# [SOLVED] Driver for USB 2.0 WLAN



## oldminer90 (May 8, 2012)

Reinstalled Windows XP on old pc. Cannot connect to internet via existing wireless network. 

I see that there is a yellow question mark for Driver USB 2.0 WLAN, Multimedia Audio Controller, and Raid Controller.

Tried to install the Driver USB 2.0 WLAN, but windows says that it cannot find the driver.

Where / how do I find the Driver so that the pc can access the internet over a wireless network.


----------



## spunk.funk (May 13, 2010)

*Re: Driver for USB 2.0 WLAN*

A *USB WLAN* would be a *Wireless Adapter *that you are plugging into the USB port.
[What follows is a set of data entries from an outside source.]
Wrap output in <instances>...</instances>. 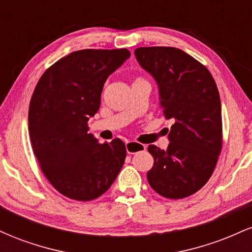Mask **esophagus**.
Wrapping results in <instances>:
<instances>
[{
	"mask_svg": "<svg viewBox=\"0 0 252 252\" xmlns=\"http://www.w3.org/2000/svg\"><path fill=\"white\" fill-rule=\"evenodd\" d=\"M126 153H128V154H136V153L146 150L147 147L144 146V144L134 142V141H129V142L126 143Z\"/></svg>",
	"mask_w": 252,
	"mask_h": 252,
	"instance_id": "34e87169",
	"label": "esophagus"
}]
</instances>
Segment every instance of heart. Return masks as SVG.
<instances>
[{
  "label": "heart",
  "mask_w": 252,
  "mask_h": 252,
  "mask_svg": "<svg viewBox=\"0 0 252 252\" xmlns=\"http://www.w3.org/2000/svg\"><path fill=\"white\" fill-rule=\"evenodd\" d=\"M138 80H143V79H142V78H136L135 82H138ZM135 82H134V83H135Z\"/></svg>",
  "instance_id": "heart-1"
}]
</instances>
What is the make and manufacturer or the *USB Wireless Adapter*? On an internet computer, you would go to the adapter manufacturers* support/download drivers* site and type in the model # of the adapter and download the driver for it and save it to a USB Flash Drive and transfer it over to this computer. 
For the other yellow flags in the Device Manager, go to the computer manufacturers *support/download drivers* site and type in your service tag# or your make and model # and download the *Chipset Driver, Audio Driver, *and *Raid controller driver* for your computer.


----------



## oldminer90 (May 8, 2012)

*Re: Driver for USB 2.0 WLAN*

Thank you. This is information that I need to know. 
Meanwhile, I can now access the internet.
The wireless adapter is a TP-Link, Model No.: TL-WW722N.
This adapter was working before I reinstalled XP. It appears that after the installation, the "plug and play" routine would not work. 
I found an installation disk and installed the adapter. This allowed me to access the internet.


----------



## CCT (Mar 21, 2009)

*Re: Driver for USB 2.0 WLAN*

"I found an installation disk and installed the adapter."

What you installed was the DRIVER for the adapter.

Spunk gave his usual good advice - other things may NOT work well unless you install the CHIPSET drivers also.


----------



## spunk.funk (May 13, 2010)

*Re: Driver for USB 2.0 WLAN*



> For the other yellow flags in the Device Manager, go to the computer manufacturers *support/download drivers* site and type in your service tag# or your make and model # and download the *Chipset Driver, Audio Driver, *and *Raid controller driver* for your computer.


The adapter worked before you reinstalled XP because when you got the adapter, you loaded the driver from the CD, and since you have reinstalled XP, you needed to load the driver from the CD again to make it work. 
What is the make and model # of your computer? Follow the suggestions in the quote for downloading the other drivers that you need.


----------



## oldminer90 (May 8, 2012)

*Re: Driver for USB 2.0 WLAN*

Yes - thanks again - this is info that I needed.
Will be going for the drivers as instructed.


----------



## spunk.funk (May 13, 2010)

*Re: Driver for USB 2.0 WLAN*

Glad to see you got it sorted, please mark this thread solved in the thread tools at the top.


----------